GIVEN INSTRUCTION A:
Answer these questions about the workshop page:
(i) Who organized the workshop?
(ii) Which reading is recommended for the introduction to fusion systems?
(iii) Which university is Radu Stancu from?

EXCERPTED TEXT:
[Start]

# Local methods in fusion systems

## December 15-19, 2008

Organizer: Antonio Díaz Ramos

External Participants:

• Nadia Mazza (University of Lancaster)
• Sejong Park (Oberwolfach Institute)
• Radu Stancu (Universite de Picardie)

This is a workshop on fusion systems. There will be very few talks (1 per day) and plenty of time to interact. The interest is to make further progress in generalizing results from group theory to the fusion system setting. Nevertheless, the talks are not restricted to this topic, and they cover several topics related to fusion systems.

Programme

 Mon 15 13:15-14:15 Aud. 2 Antonio Díaz Introduction to fusion systems Tue 16 13:15-14:15 Aud. 2 Sejong Park Control of fusion and transfer Wed 17 10:15-11:15 Aud. 9 Nadia Mazza Oliver's conjecture Thu 18 13:15-14:15 Aud. 9 Radu Stancu Characteristic bisets and fusion Fri 19 10:15-11:15 Aud. 8 Adam Glesser Sparse fusion systems

Overview of the topics:

• Introduction to fusion systems: this will be an introduction to fusion systems theory with emphasis on the homotopy theoretical point of view. Main open problems of the theory will be described. Analogies with group theory will be discussed (recommended reading: [BLO04]).
• Sparse fusion systems: In studying fusion systems, one is inexorably led towards proving statements by considering a minimal counterexample and showing that the accompanying fusion system is constrained, hence modeled by a finite group. Commonly, the fusion system involved has very few subfusion systems. In an extreme case, we call the fusion system sparse. In this talk, we will give some basic properties of sparse fusion systems, allowing us to streamline the proof of a result of Kessar and Linckelmann as well as to give a proof of a new result based on an unpublished lemma of Navarro.

[End]

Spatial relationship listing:
[Start]

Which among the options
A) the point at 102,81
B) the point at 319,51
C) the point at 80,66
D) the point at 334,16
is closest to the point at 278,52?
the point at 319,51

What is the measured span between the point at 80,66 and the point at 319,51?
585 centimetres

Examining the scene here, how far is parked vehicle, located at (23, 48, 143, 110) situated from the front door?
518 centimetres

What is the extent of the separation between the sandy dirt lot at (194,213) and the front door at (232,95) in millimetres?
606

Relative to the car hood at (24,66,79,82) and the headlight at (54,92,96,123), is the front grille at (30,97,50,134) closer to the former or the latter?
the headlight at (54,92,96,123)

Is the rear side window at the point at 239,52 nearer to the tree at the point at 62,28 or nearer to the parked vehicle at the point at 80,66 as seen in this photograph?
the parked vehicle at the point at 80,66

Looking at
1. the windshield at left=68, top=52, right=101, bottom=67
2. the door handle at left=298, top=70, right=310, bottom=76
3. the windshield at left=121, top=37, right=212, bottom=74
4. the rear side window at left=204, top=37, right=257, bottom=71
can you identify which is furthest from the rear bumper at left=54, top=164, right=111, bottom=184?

[End]

GIVEN INSTRUCTION B:
Copy the listing word for word. Start at the line that contains "Relative to the" and go through the last line of the listing, including both.

TASK ANSWER A:
(i) Antonio Díaz Ramos
(ii) [BLO04]
(iii) Universite de Picardie

TASK ANSWER B:
Relative to the car hood at (24,66,79,82) and the headlight at (54,92,96,123), is the front grille at (30,97,50,134) closer to the former or the latter?
the headlight at (54,92,96,123)

Is the rear side window at the point at 239,52 nearer to the tree at the point at 62,28 or nearer to the parked vehicle at the point at 80,66 as seen in this photograph?
the parked vehicle at the point at 80,66

Looking at
1. the windshield at left=68, top=52, right=101, bottom=67
2. the door handle at left=298, top=70, right=310, bottom=76
3. the windshield at left=121, top=37, right=212, bottom=74
4. the rear side window at left=204, top=37, right=257, bottom=71
can you identify which is furthest from the rear bumper at left=54, top=164, right=111, bottom=184?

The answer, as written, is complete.